RECORDED DATA:

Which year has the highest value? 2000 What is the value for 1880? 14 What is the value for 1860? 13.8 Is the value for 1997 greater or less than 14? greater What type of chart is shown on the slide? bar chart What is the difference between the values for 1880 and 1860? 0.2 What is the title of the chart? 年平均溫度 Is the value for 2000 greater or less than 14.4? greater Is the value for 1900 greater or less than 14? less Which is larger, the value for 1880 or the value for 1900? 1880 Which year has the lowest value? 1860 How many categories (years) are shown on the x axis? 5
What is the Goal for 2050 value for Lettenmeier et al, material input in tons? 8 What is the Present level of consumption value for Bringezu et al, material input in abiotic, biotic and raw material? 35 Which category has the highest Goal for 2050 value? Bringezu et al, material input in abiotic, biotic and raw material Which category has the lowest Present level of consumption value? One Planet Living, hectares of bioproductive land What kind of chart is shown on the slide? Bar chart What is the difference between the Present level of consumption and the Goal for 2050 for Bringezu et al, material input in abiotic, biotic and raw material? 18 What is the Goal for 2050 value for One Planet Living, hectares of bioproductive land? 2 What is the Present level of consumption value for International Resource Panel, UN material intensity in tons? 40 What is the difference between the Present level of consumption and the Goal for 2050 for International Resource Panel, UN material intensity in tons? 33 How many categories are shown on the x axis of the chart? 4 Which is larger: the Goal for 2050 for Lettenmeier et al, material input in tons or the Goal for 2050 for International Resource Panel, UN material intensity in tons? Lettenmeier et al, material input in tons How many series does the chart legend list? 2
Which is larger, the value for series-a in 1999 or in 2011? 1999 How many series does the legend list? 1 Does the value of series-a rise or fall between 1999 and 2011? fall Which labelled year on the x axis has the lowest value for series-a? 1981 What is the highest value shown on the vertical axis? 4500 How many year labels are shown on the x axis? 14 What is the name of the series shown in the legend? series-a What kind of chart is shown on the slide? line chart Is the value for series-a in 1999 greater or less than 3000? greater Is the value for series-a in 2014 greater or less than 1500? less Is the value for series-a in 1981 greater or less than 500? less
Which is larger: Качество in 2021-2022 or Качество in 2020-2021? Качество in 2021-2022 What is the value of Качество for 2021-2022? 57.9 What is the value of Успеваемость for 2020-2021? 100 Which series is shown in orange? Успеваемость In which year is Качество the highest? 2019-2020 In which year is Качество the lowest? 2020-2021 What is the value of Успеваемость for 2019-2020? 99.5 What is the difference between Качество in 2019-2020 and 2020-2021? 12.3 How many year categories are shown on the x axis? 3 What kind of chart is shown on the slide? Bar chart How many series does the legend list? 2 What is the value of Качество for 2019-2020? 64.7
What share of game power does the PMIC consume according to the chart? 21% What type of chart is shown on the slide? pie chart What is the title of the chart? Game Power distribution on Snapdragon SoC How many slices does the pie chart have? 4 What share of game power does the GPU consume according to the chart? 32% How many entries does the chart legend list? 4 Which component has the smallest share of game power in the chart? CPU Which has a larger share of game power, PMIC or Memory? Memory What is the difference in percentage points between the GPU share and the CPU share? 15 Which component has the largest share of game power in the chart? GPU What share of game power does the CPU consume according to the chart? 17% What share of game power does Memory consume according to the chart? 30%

PROMPT: Output the lines from the start of the rows through the line that contains "What is the Goal for 2050 value for Lettenmeier" as a Markdown table with the columns Index and Text, giving each line its number and omitting blank lines.

FINISHED EXERCISE:
| Index | Text |
|---|---|
| 1 | Which year has the highest value? 2000 What is the value for 1880? 14 What is the value for 1860? 13.8 Is the value for 1997 greater or less than 14? greater What type of chart is shown on the slide? bar chart What is the difference between the values for 1880 and 1860? 0.2 What is the title of the chart? 年平均溫度 Is the value for 2000 greater or less than 14.4? greater Is the value for 1900 greater or less than 14? less Which is larger, the value for 1880 or the value for 1900? 1880 Which year has the lowest value? 1860 How many categories (years) are shown on the x axis? 5 |
| 2 | What is the Goal for 2050 value for Lettenmeier et al, material input in tons? 8 What is the Present level of consumption value for Bringezu et al, material input in abiotic, biotic and raw material? 35 Which category has the highest Goal for 2050 value? Bringezu et al, material input in abiotic, biotic and raw material Which category has the lowest Present level of consumption value? One Planet Living, hectares of bioproductive land What kind of chart is shown on the slide? Bar chart What is the difference between the Present level of consumption and the Goal for 2050 for Bringezu et al, material input in abiotic, biotic and raw material? 18 What is the Goal for 2050 value for One Planet Living, hectares of bioproductive land? 2 What is the Present level of consumption value for International Resource Panel, UN material intensity in tons? 40 What is the difference between the Present level of consumption and the Goal for 2050 for International Resource Panel, UN material intensity in tons? 33 How many categories are shown on the x axis of the chart? 4 Which is larger: the Goal for 2050 for Lettenmeier et al, material input in tons or the Goal for 2050 for International Resource Panel, UN material intensity in tons? Lettenmeier et al, material input in tons How many series does the chart legend list? 2 |